O observatório Copernicus constatou que as temperaturas sobre o Atlântico tropical e o Oceano Índico foram menos extremas em 2025 do que em 2024, mas essas diferenças foram parcialmente compensadas por temperaturas mais altas nos polos. A Antártida registrou seu ano mais quente e o Ártico, o segundo mais quente.

Em fevereiro, a cobertura de gelo marinho polar caiu para o nível mais baixo desde o início das observações por satélite, na década de 1970. Ao longo do ano, metade da superfície terrestre do planeta registrou mais dias do que a média com estresse térmico pelo menos "forte", quando a sensação térmica ultrapassou os 32°C.

A Berkeley Earth, uma organização sem fins lucrativos dos EUA que também analisou as temperaturas, estima que 8,5% da população mundial vive em áreas que registraram temperaturas médias anuais recordes no ano passado. Seus cientistas afirmaram que um calor semelhante é provável em 2026.

Bill McGuire, professor emérito de riscos climáticos do University College London, que não participou da análise, disse que as conclusões eram "alarmantes, mas longe de serem notícias inesperadas".

“Para todos os efeitos práticos, o limite de 1,5°C está agora completamente ultrapassado”, disse ele. “De qualquer forma que se olhe para isso, o colapso climático perigoso já chegou, mas com poucos indícios de que o mundo esteja preparado ou sequer dando a devida atenção ao assunto.”

Nos Estados Unidos, a Administração Nacional Oceânica e Atmosférica (NOAA) observou que as maiores anomalias de calor estavam na Europa, no Ártico, no oeste e sul da Ásia e em partes da Antártida.

Diferentemente dos anos anteriores, não houve alarde na mídia nem evento público organizado pela NOAA e pela NASA para a divulgação de seus relatórios anuais de temperatura. Em vez disso, os dados foram publicados discretamente em seus sites na manhã de quarta-feira.

Sob a administração de Donald Trump, agências do governo dos EUA removeram ou diminuíram a importância de informações sobre a crise climática, proibiram menções relacionadas ao aquecimento global e demitiram pesquisadores envolvidos em um relatório periódico, exigido pelo Congresso, que atualiza os dados científicos mais recentes sobre o clima e seus impactos nos EUA.

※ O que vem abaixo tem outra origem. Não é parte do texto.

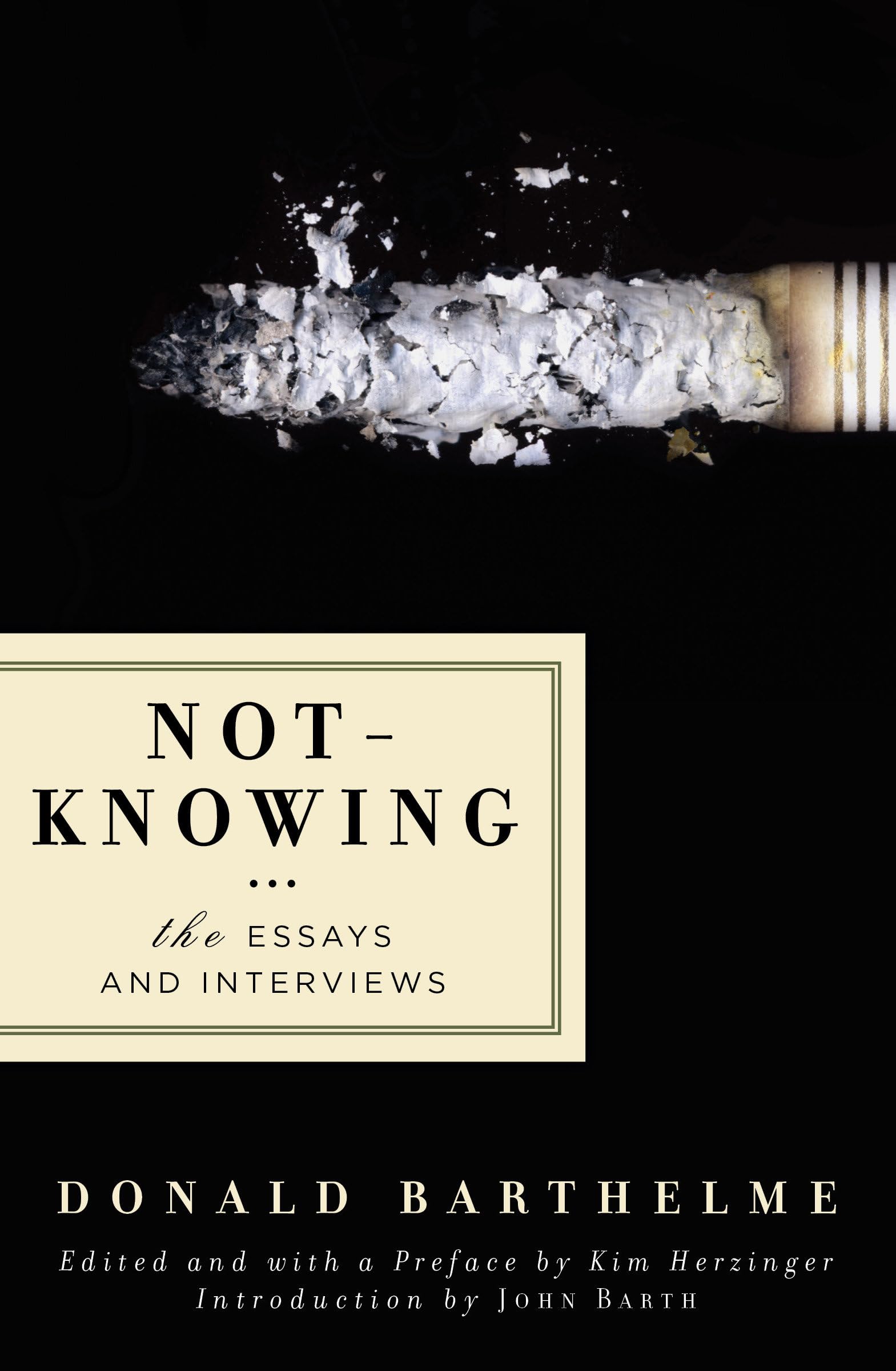 Not-Knowing: The Essays and Interviews: 0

“O governo Trump não está simplesmente se recusando a encarar a realidade das mudanças climáticas que estamos vivenciando, ele está ativamente mentindo sobre a ciência e minando os recursos científicos federais de nossa nação”, disse o Dr. Carlos Martinez, cientista climático sênior da Union of Concerned Scientists, uma organização sem fins lucrativos de defesa do meio ambiente.

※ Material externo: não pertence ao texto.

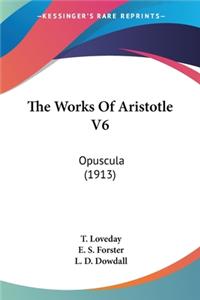 Works Of Aristotle V6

"Está agindo como se não houvesse amanhã, tentando forçar ainda mais a queima de carvão, petróleo e gás, o que custará vidas e tornará a Terra um lugar mais difícil de se viver nos próximos anos."

As emissões globais continuaram a aumentar 10 anos após a assinatura do Acordo de Paris, apesar do crescimento das energias renováveis ​​e dos sucessos regionais na redução da poluição econômica.

Laurence Rouil, diretor do serviço de monitoramento atmosférico Copernicus, afirmou que os dados para 2025 mostram claramente que a atividade humana continua sendo o principal fator responsável pelas temperaturas excepcionais.

“A atmosfera está nos enviando uma mensagem”, disse ela. “E nós precisamos ouvi-la.”